> [工作項目]:
根據下方關於促紅細胞生成素的文件摘錄，EPO於哪一年首次從病人的尿中純化出來？

促紅細胞生成素對干細胞作用的研究進展

劉 燕 李法琦 (重慶醫科大學附屬第一醫院老年病科，重慶 400016)

促紅細胞生成素(EPO)是一類唾液酸糖蛋白激素，屬于細胞因子家族，主要由腎臟分泌。Bonsdorff和Jalvisto于1948年首次檢測出血漿中存在的EPO，并將其由Hemopoietine命名為EPO〔1〕。1950～1955年之間，首次確定EPO與紅細胞的生成有關。1977年首次從一個病人的尿中純化出EPO〔2〕。1985年首次克隆出EPO并于1986年開始用于臨床疾病的治療。以往認為EPO與其受體EPOR特異結合刺激骨髓造血，因而在臨床上廣泛用于各種貧血的治療，如:慢性腎衰竭貧血、癌性貧血、艾滋病伴發貧血、遺傳性鐮刀型細胞貧血、遺傳性β-地中海貧血、骨髓異常增生綜合征貧血、自身免疫性貧血和早產兒貧血，及手術用血的輔助治療。近年發現EPOR在全身大多數組織都有分布，自1985年人們應用基因重組技術成功研制出重組人EPO(rhEPO)以來，國內外研究證實rhEPO通過與EPOR結合而發揮促進造血以外的多種生物學作用。

(取自某一集合的條目)
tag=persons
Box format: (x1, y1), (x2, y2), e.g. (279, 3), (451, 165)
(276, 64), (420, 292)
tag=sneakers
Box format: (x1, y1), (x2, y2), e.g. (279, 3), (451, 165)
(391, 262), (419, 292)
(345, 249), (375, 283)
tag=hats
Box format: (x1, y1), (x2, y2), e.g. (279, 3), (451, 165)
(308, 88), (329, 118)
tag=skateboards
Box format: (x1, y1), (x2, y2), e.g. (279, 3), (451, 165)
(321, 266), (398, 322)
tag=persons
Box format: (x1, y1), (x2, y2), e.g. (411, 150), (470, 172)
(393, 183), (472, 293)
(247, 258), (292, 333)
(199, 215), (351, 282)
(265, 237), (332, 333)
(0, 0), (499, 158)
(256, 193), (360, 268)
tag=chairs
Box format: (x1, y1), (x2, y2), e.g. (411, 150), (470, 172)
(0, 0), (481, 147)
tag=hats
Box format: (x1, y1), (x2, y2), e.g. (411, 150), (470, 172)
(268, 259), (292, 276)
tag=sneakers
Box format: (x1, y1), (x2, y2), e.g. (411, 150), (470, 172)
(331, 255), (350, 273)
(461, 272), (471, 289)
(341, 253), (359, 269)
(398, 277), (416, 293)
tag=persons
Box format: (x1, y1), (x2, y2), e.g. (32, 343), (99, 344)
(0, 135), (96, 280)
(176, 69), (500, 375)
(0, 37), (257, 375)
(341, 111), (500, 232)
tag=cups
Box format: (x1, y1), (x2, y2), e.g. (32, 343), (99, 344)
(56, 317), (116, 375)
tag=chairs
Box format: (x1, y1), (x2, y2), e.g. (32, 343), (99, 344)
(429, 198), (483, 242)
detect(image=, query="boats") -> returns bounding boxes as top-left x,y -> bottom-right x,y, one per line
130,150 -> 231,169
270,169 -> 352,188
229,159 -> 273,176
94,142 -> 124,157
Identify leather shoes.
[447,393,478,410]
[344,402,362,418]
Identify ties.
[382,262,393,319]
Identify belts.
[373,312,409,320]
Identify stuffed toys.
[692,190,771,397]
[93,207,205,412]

> [練習解答]:
1977年。